TASK DETAILS ▸ Exact copies are required of the lines from the line containing "order: Lagomorpha" through the final line of the listing, both included, and of no other lines.

[Start of section]

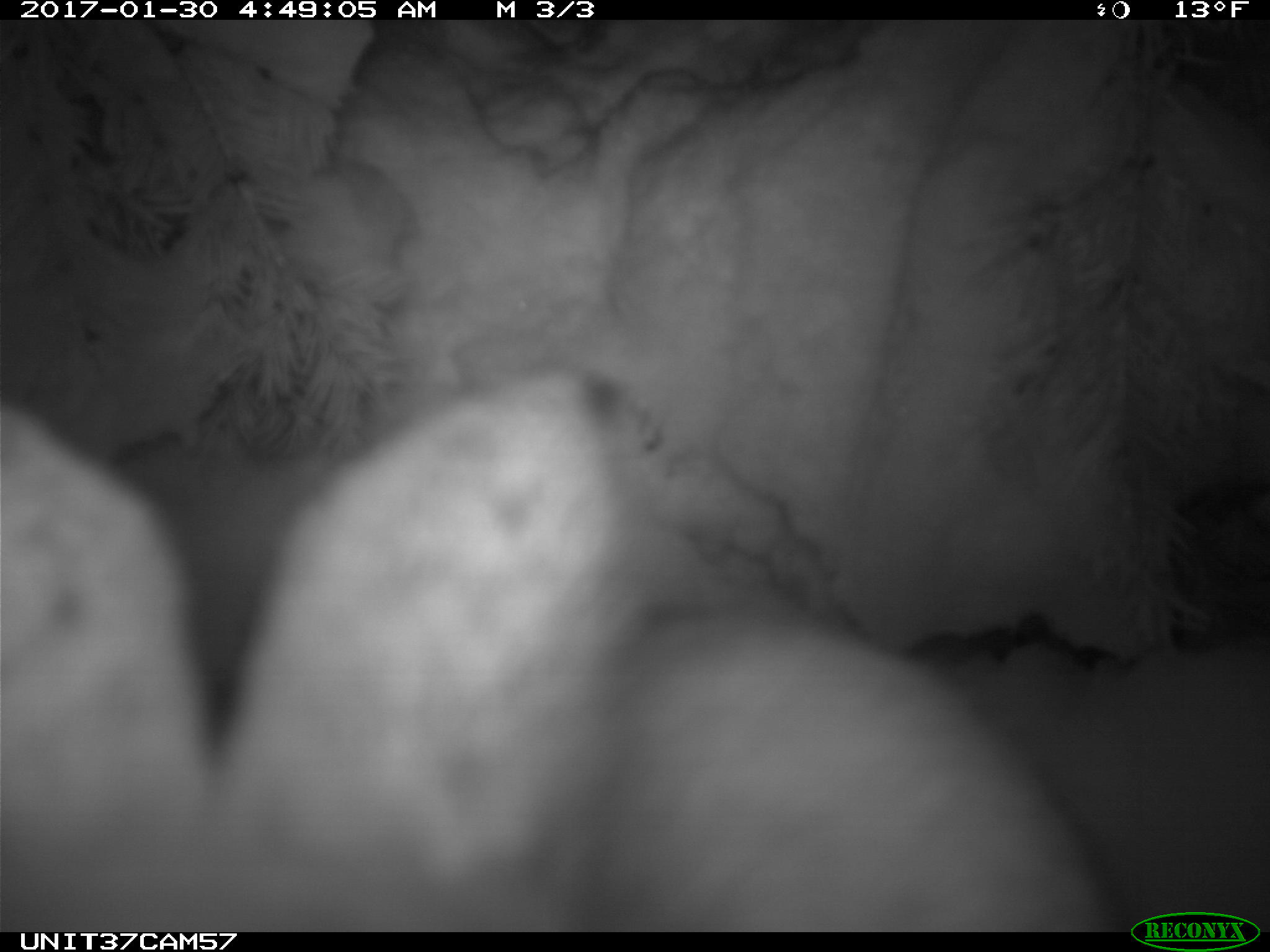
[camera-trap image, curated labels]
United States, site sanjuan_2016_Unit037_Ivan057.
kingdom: Animalia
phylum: Chordata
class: Mammalia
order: Lagomorpha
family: Leporidae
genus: Lepus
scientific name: Lepus americanus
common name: snowshoe hare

[End of section]

SOLUTION ▸
order: Lagomorpha
family: Leporidae
genus: Lepus
scientific name: Lepus americanus
common name: snowshoe hare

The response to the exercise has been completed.